• Work instruction 1:
Retype the passage from the account of the 1891–92 English football season below, starting with "The 1891–92 season" and ending with "City in 2017.".
• Work instruction 2:
Write what comes next in the account of the 1891–92 English football season, continuing from where it stops.
[Opening Text section]
The 1891–92 season was the 21st season of competitive football in England.

Events

Three new clubs joined the Football Alliance, following the expansion of the Football League to 14 teams, and the defection of Sunderland Albion to the Northern League. These new teams were Ardwick (later Manchester City), Burton Swifts and Lincoln City.

Everton left Anfield on 15 March 1892 after a dispute with the stadium's landlord, John Houlding. Everton moved into a new stadium at nearby Goodison Park, while Houlding formed a new football club—Liverpool F.C.—on 30 March 1892, to play at Anfield.

Preston North End set a new league record by winning 13 consecutive matches up to March 1892. A month later Sunderland equalled the record when they won their 13th successive game. The record of 13 consecutive wins in a single season stood for 125 years until broken by Manchester City in 2017.

Aston Villa recorded their biggest ever victory, defeating Accrington 12-2 on 12 March 1892.
[Closing Text section]
[Opening Dataset content section]
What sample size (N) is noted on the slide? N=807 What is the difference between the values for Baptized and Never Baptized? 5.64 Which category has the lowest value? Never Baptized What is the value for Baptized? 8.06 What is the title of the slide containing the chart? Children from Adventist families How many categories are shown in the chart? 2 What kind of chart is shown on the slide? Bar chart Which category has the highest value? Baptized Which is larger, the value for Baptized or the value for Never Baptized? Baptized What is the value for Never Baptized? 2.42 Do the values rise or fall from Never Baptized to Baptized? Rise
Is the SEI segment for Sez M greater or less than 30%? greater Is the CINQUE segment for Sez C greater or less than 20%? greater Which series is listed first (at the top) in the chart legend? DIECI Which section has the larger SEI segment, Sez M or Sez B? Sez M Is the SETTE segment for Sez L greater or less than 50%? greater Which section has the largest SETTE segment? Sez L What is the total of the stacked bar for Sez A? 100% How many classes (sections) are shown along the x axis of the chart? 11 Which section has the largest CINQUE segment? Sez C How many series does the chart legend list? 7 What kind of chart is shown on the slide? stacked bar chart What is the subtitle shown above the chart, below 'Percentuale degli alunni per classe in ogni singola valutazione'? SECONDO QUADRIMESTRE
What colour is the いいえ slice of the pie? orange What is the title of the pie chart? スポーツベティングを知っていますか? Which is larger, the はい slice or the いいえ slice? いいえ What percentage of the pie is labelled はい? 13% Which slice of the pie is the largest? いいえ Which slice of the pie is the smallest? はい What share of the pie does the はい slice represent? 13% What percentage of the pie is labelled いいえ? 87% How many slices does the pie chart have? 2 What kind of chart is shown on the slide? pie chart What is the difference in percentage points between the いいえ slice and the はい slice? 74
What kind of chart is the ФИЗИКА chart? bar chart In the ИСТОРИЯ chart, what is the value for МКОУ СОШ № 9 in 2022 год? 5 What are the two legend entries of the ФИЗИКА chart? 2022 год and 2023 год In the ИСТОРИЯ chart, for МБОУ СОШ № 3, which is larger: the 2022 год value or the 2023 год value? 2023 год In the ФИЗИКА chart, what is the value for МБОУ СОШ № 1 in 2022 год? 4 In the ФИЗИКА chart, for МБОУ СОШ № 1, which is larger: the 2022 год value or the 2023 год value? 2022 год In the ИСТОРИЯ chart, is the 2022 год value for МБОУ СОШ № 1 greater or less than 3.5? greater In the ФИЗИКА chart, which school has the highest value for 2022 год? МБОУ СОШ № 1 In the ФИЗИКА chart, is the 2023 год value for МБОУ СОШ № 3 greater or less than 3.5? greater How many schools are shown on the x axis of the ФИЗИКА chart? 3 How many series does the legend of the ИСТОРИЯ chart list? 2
[Closing Dataset content section]
• Expected answer 1:
The 1891–92 season was the 21st season of competitive football in England.

Events

Three new clubs joined the Football Alliance, following the expansion of the Football League to 14 teams, and the defection of Sunderland Albion to the Northern League. These new teams were Ardwick (later Manchester City), Burton Swifts and Lincoln City.

Everton left Anfield on 15 March 1892 after a dispute with the stadium's landlord, John Houlding. Everton moved into a new stadium at nearby Goodison Park, while Houlding formed a new football club—Liverpool F.C.—on 30 March 1892, to play at Anfield.

Preston North End set a new league record by winning 13 consecutive matches up to March 1892. A month later Sunderland equalled the record when they won their 13th successive game. The record of 13 consecutive wins in a single season stood for 125 years until broken by Manchester City in 2017.

• Expected answer 2:
National team
In the 1892 British Home Championship, for the third (and final) time England played matches against Wales and Ireland on the same day, 5 March 1892, winning both by a 2–0 margin.

Wales
For the Welsh game, England selected a team consisting mainly of players with Corinthian connections and awarded eight new caps. The new caps included professionals George Toone of Notts County in goal, Henry Lilley of Sheffield United (making his only England appearance at left-back) and George Kinsey (Wolverhampton Wanderers) at left-half. Joe Schofield a Staffordshire schoolteacher with Stoke City played at outside-left. The other débutantes were Anthony Hossack (Corinthian), William Winckworth (Old Westminsters), Robert Cunliffe Gosling (Old Etonians) and Rupert Sandilands (Old Westminsters). England were a little too skilful for the Welsh and ran out 2–0 winners with goals from Arthur Henfrey and Rupert Sandilands.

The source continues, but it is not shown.